--- begin Task input ---

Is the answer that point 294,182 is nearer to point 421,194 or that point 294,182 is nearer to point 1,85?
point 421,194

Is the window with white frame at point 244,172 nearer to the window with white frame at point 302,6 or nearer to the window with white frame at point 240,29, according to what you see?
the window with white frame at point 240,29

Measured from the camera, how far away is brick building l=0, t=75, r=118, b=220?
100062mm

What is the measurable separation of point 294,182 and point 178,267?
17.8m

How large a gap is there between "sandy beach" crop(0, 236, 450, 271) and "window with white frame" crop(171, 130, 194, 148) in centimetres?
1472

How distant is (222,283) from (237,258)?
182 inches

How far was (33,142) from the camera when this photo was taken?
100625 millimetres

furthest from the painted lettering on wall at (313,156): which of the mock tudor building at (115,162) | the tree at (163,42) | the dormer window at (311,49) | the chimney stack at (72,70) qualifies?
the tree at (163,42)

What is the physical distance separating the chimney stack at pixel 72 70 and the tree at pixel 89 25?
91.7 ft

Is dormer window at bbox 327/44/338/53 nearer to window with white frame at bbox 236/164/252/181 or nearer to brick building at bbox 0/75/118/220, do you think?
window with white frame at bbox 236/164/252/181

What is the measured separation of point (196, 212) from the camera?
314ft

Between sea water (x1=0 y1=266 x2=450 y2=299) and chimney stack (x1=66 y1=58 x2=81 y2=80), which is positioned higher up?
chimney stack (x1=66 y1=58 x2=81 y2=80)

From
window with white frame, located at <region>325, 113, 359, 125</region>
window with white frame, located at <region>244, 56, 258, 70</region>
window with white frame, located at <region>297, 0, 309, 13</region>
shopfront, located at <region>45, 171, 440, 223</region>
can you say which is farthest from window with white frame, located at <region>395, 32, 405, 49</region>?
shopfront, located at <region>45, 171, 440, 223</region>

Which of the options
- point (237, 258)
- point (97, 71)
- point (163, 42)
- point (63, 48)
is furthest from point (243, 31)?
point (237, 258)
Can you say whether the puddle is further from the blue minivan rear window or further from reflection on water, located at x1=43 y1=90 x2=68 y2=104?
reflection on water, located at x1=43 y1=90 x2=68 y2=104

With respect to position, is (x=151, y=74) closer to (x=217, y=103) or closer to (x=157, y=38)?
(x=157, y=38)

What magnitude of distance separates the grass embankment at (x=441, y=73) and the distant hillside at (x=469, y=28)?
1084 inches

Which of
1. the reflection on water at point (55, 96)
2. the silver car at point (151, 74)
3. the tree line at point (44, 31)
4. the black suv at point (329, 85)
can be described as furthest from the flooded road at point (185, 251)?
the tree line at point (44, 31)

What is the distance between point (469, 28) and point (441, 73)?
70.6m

--- end Task input ---

-- Requirement --
Every entry should be output exactly as written, please.

-- Written solution --
Is the answer that point 294,182 is nearer to point 421,194 or that point 294,182 is nearer to point 1,85?
point 421,194

Is the window with white frame at point 244,172 nearer to the window with white frame at point 302,6 or nearer to the window with white frame at point 240,29, according to what you see?
the window with white frame at point 240,29

Measured from the camera, how far away is brick building l=0, t=75, r=118, b=220?
100062mm

What is the measurable separation of point 294,182 and point 178,267?
17.8m

How large a gap is there between "sandy beach" crop(0, 236, 450, 271) and "window with white frame" crop(171, 130, 194, 148) in centimetres?
1472

How distant is (222,283) from (237,258)?
182 inches

How far was (33,142) from the camera when this photo was taken?
100625 millimetres

furthest from the painted lettering on wall at (313,156): which of the mock tudor building at (115,162) | the tree at (163,42) | the dormer window at (311,49) | the chimney stack at (72,70) qualifies?
the tree at (163,42)

What is the physical distance separating the chimney stack at pixel 72 70 and the tree at pixel 89 25?
91.7 ft

Is dormer window at bbox 327/44/338/53 nearer to window with white frame at bbox 236/164/252/181 or nearer to brick building at bbox 0/75/118/220, do you think?
window with white frame at bbox 236/164/252/181

What is the measured separation of point (196, 212) from the camera?
314ft

Between sea water (x1=0 y1=266 x2=450 y2=299) and chimney stack (x1=66 y1=58 x2=81 y2=80), which is positioned higher up?
chimney stack (x1=66 y1=58 x2=81 y2=80)

From
window with white frame, located at <region>325, 113, 359, 125</region>
window with white frame, located at <region>244, 56, 258, 70</region>
window with white frame, located at <region>297, 0, 309, 13</region>
shopfront, located at <region>45, 171, 440, 223</region>
can you say which is farthest from window with white frame, located at <region>395, 32, 405, 49</region>?
shopfront, located at <region>45, 171, 440, 223</region>

Which of the options
- point (237, 258)
- point (97, 71)
- point (163, 42)
- point (63, 48)
is furthest from point (243, 31)?
point (237, 258)
Can you say whether the puddle is further from the blue minivan rear window or further from reflection on water, located at x1=43 y1=90 x2=68 y2=104?
reflection on water, located at x1=43 y1=90 x2=68 y2=104

With respect to position, is (x=151, y=74) closer to (x=217, y=103) or closer to (x=157, y=38)?
(x=157, y=38)

What magnitude of distance separates the grass embankment at (x=441, y=73) and the distant hillside at (x=469, y=28)?
1084 inches

Which of
1. the reflection on water at point (55, 96)
2. the silver car at point (151, 74)
3. the tree line at point (44, 31)
4. the black suv at point (329, 85)
can be described as furthest from the flooded road at point (185, 251)?
the tree line at point (44, 31)

What is the distance between point (469, 28) and point (441, 73)?
70.6m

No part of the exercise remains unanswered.